INFORMATION SHOWN:
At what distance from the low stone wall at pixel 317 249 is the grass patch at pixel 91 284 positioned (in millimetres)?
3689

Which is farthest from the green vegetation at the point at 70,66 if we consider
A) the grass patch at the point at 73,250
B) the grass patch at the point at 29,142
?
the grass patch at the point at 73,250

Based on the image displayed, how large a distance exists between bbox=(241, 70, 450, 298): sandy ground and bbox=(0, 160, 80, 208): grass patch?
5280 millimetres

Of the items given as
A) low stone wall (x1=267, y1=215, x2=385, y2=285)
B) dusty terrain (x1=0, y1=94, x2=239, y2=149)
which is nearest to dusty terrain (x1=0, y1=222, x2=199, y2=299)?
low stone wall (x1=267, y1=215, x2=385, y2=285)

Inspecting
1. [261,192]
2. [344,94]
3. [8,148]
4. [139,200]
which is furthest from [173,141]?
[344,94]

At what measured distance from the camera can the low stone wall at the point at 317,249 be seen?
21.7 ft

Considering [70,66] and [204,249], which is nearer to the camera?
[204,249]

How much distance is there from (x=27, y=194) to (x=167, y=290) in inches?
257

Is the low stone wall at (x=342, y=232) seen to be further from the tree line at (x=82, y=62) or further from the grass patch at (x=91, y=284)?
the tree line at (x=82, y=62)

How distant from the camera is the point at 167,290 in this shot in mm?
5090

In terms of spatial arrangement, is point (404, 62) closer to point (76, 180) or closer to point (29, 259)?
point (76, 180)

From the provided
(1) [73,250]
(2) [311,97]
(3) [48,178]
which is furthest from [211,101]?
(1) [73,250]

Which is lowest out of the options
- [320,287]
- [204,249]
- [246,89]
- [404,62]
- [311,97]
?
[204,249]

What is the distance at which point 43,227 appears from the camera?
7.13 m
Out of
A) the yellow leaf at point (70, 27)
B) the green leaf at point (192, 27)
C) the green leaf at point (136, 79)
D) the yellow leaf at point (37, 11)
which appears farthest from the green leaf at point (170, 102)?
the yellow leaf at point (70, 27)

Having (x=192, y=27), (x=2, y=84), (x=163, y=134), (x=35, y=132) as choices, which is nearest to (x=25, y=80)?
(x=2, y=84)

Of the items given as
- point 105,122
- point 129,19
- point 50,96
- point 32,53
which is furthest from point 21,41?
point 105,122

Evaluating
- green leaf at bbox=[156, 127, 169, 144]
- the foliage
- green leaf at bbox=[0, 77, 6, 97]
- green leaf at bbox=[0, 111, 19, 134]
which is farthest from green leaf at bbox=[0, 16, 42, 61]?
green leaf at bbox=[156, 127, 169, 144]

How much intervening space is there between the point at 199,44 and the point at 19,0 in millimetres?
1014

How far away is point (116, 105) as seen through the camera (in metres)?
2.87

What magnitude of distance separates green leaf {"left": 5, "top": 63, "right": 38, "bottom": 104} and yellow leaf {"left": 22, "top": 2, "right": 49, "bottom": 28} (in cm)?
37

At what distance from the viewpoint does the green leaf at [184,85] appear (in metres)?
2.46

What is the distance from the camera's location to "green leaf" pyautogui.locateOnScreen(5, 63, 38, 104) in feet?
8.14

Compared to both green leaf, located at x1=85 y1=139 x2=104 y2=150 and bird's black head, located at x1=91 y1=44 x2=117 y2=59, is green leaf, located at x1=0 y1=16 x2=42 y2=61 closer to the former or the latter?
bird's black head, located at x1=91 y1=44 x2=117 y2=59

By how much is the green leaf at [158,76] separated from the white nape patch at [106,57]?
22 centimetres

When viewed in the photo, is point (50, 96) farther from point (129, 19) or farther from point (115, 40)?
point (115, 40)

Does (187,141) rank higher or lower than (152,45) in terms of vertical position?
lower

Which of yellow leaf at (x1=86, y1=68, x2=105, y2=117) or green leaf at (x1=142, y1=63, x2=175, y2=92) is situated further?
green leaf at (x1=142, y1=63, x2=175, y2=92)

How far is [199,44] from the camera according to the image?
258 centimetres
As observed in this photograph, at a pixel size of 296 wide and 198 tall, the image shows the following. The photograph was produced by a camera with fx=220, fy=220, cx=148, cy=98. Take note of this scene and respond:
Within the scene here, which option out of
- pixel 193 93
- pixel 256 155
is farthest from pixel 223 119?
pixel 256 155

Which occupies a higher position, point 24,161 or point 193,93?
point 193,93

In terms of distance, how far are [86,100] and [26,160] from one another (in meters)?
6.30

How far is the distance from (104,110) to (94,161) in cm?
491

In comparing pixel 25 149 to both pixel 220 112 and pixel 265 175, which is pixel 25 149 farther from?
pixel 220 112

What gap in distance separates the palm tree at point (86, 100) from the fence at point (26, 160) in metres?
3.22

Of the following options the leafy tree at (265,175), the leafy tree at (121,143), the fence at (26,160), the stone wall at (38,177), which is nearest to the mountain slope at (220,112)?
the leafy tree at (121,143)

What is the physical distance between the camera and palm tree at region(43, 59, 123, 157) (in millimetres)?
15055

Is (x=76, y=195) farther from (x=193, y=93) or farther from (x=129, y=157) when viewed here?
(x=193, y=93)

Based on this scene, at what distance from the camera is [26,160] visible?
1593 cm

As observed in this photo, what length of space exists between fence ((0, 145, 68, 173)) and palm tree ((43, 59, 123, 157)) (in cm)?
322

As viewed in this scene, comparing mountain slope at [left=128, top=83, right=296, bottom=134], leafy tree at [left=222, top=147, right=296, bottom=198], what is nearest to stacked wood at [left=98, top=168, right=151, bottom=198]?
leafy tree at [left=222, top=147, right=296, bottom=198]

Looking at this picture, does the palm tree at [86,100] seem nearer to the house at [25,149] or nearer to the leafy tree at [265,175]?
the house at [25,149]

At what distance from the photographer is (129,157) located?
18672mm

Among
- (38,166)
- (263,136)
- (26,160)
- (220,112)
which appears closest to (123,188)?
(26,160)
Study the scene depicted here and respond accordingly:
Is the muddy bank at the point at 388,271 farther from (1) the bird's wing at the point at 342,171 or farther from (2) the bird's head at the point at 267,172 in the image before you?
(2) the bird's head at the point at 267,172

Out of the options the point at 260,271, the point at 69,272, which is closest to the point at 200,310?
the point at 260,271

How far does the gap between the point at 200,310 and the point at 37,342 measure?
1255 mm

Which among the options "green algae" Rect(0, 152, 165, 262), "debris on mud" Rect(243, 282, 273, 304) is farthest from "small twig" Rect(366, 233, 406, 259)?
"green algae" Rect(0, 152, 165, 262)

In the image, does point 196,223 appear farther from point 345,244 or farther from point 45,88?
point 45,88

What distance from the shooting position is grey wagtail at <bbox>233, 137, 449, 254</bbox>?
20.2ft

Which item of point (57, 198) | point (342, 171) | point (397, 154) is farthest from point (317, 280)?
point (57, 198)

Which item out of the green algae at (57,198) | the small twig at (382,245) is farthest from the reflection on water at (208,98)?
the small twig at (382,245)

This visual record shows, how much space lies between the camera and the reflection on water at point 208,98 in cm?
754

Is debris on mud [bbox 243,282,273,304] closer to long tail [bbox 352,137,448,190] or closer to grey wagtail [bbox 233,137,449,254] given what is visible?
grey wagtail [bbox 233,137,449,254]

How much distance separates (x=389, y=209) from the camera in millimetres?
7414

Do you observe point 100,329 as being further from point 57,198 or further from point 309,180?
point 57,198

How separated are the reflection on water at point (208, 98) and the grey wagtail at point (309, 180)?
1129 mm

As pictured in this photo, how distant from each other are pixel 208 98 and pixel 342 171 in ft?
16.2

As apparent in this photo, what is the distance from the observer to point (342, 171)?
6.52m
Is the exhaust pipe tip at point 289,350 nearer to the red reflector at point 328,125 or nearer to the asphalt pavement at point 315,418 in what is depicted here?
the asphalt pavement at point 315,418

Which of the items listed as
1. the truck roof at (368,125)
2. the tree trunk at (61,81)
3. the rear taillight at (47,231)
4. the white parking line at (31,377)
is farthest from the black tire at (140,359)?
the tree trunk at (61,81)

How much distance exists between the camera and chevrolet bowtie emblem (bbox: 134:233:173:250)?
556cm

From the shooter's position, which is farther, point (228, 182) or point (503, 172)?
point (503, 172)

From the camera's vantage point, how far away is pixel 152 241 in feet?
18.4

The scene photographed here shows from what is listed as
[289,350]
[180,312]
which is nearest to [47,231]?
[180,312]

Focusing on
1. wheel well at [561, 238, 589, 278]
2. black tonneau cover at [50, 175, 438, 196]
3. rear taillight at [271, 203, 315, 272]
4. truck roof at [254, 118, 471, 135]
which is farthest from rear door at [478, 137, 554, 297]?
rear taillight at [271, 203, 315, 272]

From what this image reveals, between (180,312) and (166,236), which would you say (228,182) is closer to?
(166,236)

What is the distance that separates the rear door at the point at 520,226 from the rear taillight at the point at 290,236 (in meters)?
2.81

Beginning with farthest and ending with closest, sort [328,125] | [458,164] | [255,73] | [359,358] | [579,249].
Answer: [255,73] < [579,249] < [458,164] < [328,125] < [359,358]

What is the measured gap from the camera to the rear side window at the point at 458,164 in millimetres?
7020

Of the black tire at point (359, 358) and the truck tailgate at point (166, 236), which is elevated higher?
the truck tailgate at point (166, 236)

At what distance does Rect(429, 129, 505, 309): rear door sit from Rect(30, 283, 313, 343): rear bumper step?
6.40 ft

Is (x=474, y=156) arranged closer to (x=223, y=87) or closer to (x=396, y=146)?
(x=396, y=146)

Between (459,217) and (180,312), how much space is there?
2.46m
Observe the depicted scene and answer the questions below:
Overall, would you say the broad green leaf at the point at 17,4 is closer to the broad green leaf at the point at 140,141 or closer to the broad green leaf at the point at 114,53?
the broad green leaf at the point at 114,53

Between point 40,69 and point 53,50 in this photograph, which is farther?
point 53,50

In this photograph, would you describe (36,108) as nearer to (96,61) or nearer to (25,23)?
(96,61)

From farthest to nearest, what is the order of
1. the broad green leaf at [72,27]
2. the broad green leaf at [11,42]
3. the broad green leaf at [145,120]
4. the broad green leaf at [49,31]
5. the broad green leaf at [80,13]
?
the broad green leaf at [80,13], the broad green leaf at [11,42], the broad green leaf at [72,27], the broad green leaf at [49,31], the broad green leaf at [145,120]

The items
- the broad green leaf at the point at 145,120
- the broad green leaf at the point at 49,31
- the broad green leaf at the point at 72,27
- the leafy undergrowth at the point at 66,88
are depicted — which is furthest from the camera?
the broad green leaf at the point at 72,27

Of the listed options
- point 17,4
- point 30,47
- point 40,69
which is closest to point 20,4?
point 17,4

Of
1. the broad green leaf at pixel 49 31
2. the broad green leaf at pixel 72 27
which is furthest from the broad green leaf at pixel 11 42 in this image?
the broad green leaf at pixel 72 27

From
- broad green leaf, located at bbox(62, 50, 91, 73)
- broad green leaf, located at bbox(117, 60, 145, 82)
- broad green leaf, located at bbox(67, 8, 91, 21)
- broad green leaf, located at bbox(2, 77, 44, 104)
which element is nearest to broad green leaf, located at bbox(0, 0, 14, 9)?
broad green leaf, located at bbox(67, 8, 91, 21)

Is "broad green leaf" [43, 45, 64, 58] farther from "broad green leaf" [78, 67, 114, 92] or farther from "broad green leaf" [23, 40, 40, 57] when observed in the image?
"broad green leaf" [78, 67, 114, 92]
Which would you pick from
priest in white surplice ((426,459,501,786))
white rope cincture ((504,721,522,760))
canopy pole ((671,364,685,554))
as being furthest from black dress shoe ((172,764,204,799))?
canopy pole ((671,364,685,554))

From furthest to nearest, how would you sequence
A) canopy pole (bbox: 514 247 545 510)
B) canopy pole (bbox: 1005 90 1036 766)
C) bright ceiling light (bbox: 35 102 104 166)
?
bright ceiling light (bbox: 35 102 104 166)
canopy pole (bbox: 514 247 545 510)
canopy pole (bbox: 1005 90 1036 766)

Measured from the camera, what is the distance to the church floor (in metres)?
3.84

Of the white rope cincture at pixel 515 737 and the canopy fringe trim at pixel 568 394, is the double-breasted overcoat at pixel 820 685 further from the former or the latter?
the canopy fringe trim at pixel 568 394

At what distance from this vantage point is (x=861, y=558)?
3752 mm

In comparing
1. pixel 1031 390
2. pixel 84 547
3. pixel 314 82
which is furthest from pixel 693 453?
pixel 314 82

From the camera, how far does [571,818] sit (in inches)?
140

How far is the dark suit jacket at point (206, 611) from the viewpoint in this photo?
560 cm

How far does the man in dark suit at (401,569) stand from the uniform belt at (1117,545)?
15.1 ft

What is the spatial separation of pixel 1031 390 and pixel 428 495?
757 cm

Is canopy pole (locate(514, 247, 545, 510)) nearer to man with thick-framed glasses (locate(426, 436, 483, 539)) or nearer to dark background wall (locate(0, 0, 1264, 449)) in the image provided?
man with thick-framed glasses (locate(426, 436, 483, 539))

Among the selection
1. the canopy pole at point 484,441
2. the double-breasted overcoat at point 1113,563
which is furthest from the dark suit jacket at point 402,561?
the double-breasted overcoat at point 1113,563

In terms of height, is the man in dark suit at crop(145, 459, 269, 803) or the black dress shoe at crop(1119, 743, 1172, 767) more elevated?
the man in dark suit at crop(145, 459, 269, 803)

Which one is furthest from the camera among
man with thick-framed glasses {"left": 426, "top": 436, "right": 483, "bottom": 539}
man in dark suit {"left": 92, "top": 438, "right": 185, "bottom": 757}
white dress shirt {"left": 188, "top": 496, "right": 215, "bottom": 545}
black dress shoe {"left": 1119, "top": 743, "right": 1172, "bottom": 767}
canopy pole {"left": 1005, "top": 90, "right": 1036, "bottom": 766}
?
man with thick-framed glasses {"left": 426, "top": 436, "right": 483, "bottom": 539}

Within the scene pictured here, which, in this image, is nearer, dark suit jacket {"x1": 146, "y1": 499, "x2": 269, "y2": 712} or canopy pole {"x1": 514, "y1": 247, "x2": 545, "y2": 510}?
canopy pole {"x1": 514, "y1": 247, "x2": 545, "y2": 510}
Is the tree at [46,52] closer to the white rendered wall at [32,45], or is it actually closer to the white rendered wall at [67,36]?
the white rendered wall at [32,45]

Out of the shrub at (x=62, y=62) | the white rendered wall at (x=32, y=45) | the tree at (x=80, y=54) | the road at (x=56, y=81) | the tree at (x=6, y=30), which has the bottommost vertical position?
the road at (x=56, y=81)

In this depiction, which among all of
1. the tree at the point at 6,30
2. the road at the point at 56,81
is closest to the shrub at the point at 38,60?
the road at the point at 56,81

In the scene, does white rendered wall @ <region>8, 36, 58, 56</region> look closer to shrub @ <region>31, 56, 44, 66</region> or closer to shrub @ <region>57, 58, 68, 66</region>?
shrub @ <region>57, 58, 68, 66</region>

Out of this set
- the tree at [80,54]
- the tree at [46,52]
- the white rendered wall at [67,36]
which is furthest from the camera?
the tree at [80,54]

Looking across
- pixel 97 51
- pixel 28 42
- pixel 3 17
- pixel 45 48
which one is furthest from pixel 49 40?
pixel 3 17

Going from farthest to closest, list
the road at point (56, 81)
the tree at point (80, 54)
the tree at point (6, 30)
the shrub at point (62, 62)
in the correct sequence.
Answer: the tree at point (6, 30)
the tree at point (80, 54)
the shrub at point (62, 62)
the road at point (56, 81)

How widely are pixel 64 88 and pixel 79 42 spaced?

THE EXERCISE:
Present the lines from the first one up to and including the line with "5280 millimetres" as a numbered list, leaving out any blank lines.

THE RESPONSE:
1. At what distance from the low stone wall at pixel 317 249 is the grass patch at pixel 91 284 positioned (in millimetres)?
2. 3689
3. Which is farthest from the green vegetation at the point at 70,66 if we consider
4. A) the grass patch at the point at 73,250
5. B) the grass patch at the point at 29,142
6. ?
7. the grass patch at the point at 73,250
8. Based on the image displayed, how large a distance exists between bbox=(241, 70, 450, 298): sandy ground and bbox=(0, 160, 80, 208): grass patch?
9. 5280 millimetres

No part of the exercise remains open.